> [ASSIGNMENT] From the entries below, transcribe exactly the lines between the line holding "14K Gold Or" and the line holding "Happy New Rotary", inclusive; skip all other lines.

___ RECORDS FOR PROCESSING

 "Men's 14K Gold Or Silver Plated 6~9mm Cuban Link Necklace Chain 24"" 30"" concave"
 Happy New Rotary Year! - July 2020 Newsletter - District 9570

______
___ RECORDS FOR PROCESSING

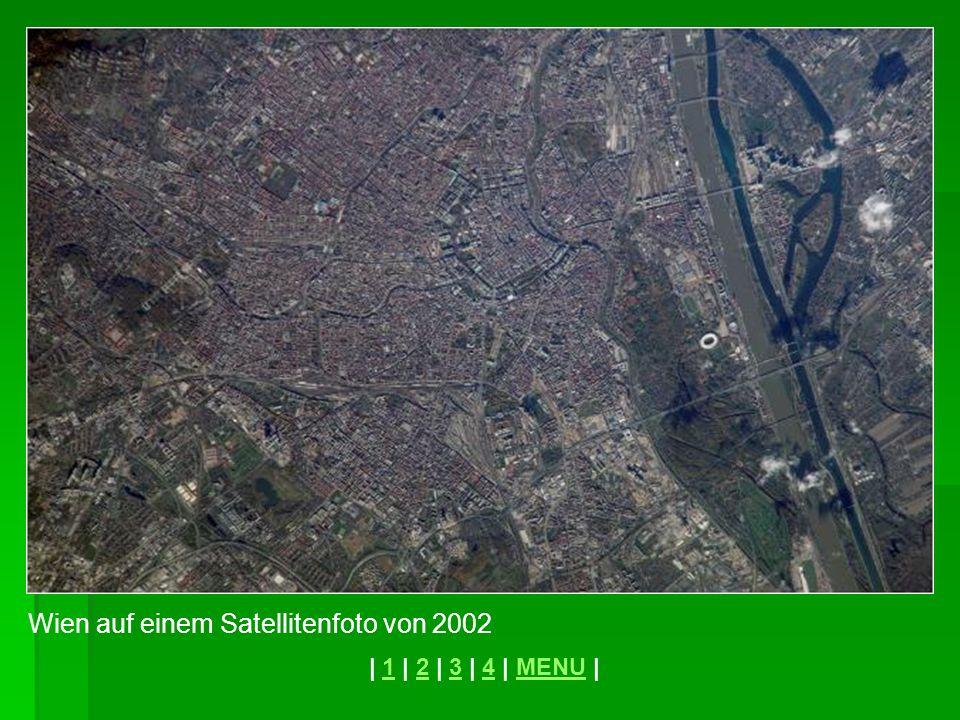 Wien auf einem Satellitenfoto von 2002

______
___ RECORDS FOR PROCESSING

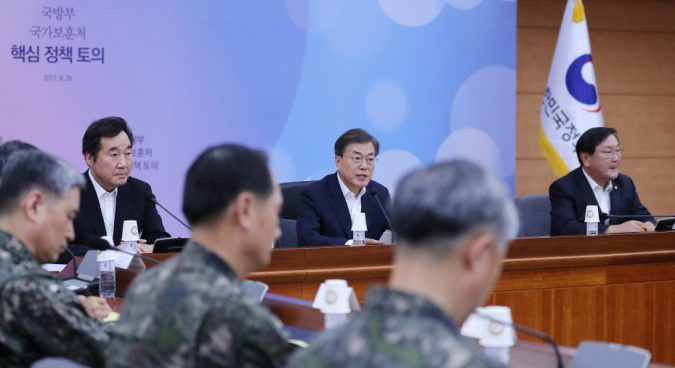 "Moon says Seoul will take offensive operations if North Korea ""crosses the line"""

______

> [RESULT OF THE EXERCISE]
 "Men's 14K Gold Or Silver Plated 6~9mm Cuban Link Necklace Chain 24"" 30"" concave"
 Happy New Rotary Year! - July 2020 Newsletter - District 9570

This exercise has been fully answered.